On the other hand, there’s the cautionary tale of Japan, which has been in quasi-recession for almost three decades.  At least part of this is due to three instances–one monetary, two fiscal–where the Land of Wa withdrew stimulus prematurely and nipped recovery in the bud.  Japan’s history also seems to show that reversing a policy mistake once made doesn’t undo all the damage of having made it in the first place.  This is the cause of the Fed desire to err on the side of having too much stimulus or having it for too long.

The Fed knows, too, that the legislative and executive branches in Washington are dysfunctional–that there’s no hope of government spending that would attack pockets of economic weakness through, say, programs to retrain workers displaced by technological advance or on repairing aging infrastructure.  This is despite the fact that extra dollops of monetary stimulus only improve the overall economic tone of the country and are less and less effective at addressing specific issues of great concern like chronic unemployment and bad roads.  On the other hand, the Fed is enabling this craziness by monetary accommodation.

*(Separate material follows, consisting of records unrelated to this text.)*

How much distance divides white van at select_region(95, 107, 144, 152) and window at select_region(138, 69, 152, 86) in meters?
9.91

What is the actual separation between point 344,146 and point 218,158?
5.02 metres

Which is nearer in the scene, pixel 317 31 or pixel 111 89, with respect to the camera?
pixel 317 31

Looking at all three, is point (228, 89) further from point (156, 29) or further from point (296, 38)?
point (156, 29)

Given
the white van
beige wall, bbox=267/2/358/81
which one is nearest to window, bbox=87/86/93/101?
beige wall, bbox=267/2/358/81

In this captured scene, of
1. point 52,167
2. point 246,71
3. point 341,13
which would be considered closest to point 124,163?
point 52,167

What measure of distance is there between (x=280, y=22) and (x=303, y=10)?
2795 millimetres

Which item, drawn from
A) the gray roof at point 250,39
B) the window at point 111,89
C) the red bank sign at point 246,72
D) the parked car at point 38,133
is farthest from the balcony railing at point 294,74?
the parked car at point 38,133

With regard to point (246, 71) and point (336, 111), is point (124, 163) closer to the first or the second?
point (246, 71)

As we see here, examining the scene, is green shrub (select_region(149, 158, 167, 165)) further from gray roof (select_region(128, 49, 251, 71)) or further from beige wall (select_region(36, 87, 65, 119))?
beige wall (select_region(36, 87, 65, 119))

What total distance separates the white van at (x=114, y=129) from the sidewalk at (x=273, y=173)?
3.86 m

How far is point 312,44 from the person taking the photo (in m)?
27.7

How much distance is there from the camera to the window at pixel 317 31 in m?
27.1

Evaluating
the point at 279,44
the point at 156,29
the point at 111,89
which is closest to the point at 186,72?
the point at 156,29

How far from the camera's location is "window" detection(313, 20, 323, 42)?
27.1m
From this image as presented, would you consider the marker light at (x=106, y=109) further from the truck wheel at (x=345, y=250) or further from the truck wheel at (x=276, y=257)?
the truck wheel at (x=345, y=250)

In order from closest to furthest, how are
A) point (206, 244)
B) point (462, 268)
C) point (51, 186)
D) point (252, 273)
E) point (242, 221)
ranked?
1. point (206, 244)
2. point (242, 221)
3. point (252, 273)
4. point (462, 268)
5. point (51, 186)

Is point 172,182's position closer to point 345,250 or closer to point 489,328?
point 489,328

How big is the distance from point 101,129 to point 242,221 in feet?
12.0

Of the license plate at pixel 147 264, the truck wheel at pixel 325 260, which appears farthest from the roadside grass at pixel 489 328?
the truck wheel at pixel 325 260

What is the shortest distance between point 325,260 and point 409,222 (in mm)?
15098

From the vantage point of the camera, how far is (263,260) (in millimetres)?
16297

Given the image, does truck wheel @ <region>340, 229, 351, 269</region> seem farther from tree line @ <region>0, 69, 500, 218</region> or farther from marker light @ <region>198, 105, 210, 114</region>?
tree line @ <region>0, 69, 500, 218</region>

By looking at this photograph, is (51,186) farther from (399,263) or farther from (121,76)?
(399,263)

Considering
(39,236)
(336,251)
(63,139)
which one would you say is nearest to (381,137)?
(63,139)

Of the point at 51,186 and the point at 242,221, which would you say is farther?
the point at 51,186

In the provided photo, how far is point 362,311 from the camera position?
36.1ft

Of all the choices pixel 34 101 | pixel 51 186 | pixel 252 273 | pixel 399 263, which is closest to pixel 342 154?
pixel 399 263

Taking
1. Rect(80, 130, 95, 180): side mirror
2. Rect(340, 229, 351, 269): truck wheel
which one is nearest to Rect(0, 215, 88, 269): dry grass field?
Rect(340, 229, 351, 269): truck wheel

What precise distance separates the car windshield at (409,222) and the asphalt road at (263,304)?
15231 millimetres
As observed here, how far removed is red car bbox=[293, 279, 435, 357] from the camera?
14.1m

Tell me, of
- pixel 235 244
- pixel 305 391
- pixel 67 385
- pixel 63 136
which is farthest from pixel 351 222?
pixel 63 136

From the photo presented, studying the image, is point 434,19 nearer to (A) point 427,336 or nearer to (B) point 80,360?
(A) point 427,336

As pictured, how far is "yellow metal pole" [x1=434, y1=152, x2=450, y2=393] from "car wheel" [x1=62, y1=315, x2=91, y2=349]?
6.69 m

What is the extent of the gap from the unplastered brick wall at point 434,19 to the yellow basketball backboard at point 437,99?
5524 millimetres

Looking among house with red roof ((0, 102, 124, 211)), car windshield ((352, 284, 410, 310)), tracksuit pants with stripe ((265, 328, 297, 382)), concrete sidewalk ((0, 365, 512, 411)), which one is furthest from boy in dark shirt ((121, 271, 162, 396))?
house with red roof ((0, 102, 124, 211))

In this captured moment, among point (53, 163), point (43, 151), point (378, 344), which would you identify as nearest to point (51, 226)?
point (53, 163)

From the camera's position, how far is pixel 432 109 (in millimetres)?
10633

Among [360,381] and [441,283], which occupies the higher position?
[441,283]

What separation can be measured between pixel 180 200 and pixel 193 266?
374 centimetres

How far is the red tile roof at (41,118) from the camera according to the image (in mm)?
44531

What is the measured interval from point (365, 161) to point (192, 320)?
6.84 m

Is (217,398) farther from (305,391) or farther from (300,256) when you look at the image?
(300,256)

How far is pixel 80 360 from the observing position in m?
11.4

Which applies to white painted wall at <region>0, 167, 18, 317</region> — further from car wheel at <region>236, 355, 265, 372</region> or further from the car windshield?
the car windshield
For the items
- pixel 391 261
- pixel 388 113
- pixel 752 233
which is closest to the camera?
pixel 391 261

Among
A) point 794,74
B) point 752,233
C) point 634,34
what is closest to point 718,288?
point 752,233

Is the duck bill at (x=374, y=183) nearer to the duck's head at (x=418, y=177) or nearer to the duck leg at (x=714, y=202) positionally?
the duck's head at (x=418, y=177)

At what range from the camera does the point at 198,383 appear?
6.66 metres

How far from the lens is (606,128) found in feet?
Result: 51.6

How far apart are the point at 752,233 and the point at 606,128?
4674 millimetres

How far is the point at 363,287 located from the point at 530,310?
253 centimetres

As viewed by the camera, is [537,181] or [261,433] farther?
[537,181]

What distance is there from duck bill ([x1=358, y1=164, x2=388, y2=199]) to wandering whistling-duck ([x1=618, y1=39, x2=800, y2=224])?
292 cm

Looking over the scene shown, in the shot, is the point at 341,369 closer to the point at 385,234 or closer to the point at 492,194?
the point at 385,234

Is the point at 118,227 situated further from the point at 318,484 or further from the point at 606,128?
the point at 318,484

On top of all this, the Fed is hemmed in by the presidential election cycle.  It typically does not want to make a move that could be interpreted as an attempt to influence the November election, either by lowering rates to make the economy seem more vigorous (favoring the incumbent) or raising them to make it seem less so (favoring the challenger).  In today’s case, of course, it has no scope to do the former.  And the Republicans are the party that wants to eliminate the Fed as an independent body (a lunatic move, from an economic standpoint).

So, what is the Fed going to do?

Its recent rhetoric says it wants to raise rates again before yearend.  There are three scheduled meetings left in 2016:  September, November and December.  It would seem to me that acting after either of the first two amounts to meddling in the election.  That leaves either an unscheduled meeting in August or the scheduled one in December.